=== WHAT YOU NEED TO DO ===
Reproduce every one of the records below word for word, line by line.

=== THE INPUT ===

——

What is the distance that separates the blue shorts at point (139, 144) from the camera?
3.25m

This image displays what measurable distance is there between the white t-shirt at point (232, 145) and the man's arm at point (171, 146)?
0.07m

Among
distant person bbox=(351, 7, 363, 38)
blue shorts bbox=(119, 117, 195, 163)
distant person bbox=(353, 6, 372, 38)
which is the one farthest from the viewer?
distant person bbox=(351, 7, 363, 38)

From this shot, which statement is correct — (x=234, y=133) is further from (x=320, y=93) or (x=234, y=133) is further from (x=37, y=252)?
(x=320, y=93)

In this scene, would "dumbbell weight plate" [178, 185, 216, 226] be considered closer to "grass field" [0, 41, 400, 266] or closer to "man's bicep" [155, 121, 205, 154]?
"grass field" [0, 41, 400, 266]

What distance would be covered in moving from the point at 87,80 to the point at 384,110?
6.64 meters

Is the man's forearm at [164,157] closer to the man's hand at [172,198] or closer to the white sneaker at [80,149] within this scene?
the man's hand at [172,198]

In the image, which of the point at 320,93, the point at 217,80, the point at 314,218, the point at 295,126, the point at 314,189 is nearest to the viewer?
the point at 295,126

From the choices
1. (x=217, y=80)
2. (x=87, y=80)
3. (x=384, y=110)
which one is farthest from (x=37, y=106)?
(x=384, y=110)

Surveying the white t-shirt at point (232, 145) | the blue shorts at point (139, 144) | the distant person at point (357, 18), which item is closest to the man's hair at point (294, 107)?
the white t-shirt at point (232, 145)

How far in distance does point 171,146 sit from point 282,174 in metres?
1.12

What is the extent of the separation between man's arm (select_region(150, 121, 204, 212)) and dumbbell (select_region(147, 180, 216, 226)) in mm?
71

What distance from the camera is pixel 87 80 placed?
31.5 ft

——

=== FINISHED EXERCISE ===
What is the distance that separates the blue shorts at point (139, 144) from the camera?
3.25m

This image displays what measurable distance is there between the white t-shirt at point (232, 145) and the man's arm at point (171, 146)?
0.07m

Among
distant person bbox=(351, 7, 363, 38)
blue shorts bbox=(119, 117, 195, 163)
distant person bbox=(353, 6, 372, 38)
which is the one farthest from the viewer?
distant person bbox=(351, 7, 363, 38)

From this shot, which statement is correct — (x=234, y=133) is further from (x=320, y=93) or (x=234, y=133) is further from (x=37, y=252)?
(x=320, y=93)

In this scene, would "dumbbell weight plate" [178, 185, 216, 226] be considered closer to "grass field" [0, 41, 400, 266] or closer to "man's bicep" [155, 121, 205, 154]?
"grass field" [0, 41, 400, 266]

What distance would be covered in moving from the point at 87,80 to the point at 384,110?
6.64 meters

Is the man's forearm at [164,157] closer to the man's hand at [172,198] or closer to the white sneaker at [80,149] within this scene?
the man's hand at [172,198]

In the image, which of the point at 320,93, the point at 217,80, the point at 314,218, the point at 295,126, the point at 314,189 is nearest to the viewer?
the point at 295,126

From the choices
1. (x=217, y=80)
2. (x=87, y=80)
3. (x=384, y=110)
which one is farthest from (x=37, y=106)?
(x=384, y=110)

Surveying the white t-shirt at point (232, 145) | the blue shorts at point (139, 144) | the distant person at point (357, 18), which item is closest to the man's hair at point (294, 107)?
the white t-shirt at point (232, 145)

How far in distance does point 171,146 sit from point 282,174 in metres?
1.12

What is the extent of the separation between man's arm (select_region(150, 121, 204, 212)) and dumbbell (select_region(147, 180, 216, 226)) in mm?
71

What distance from the camera is pixel 87 80 placed?
31.5 ft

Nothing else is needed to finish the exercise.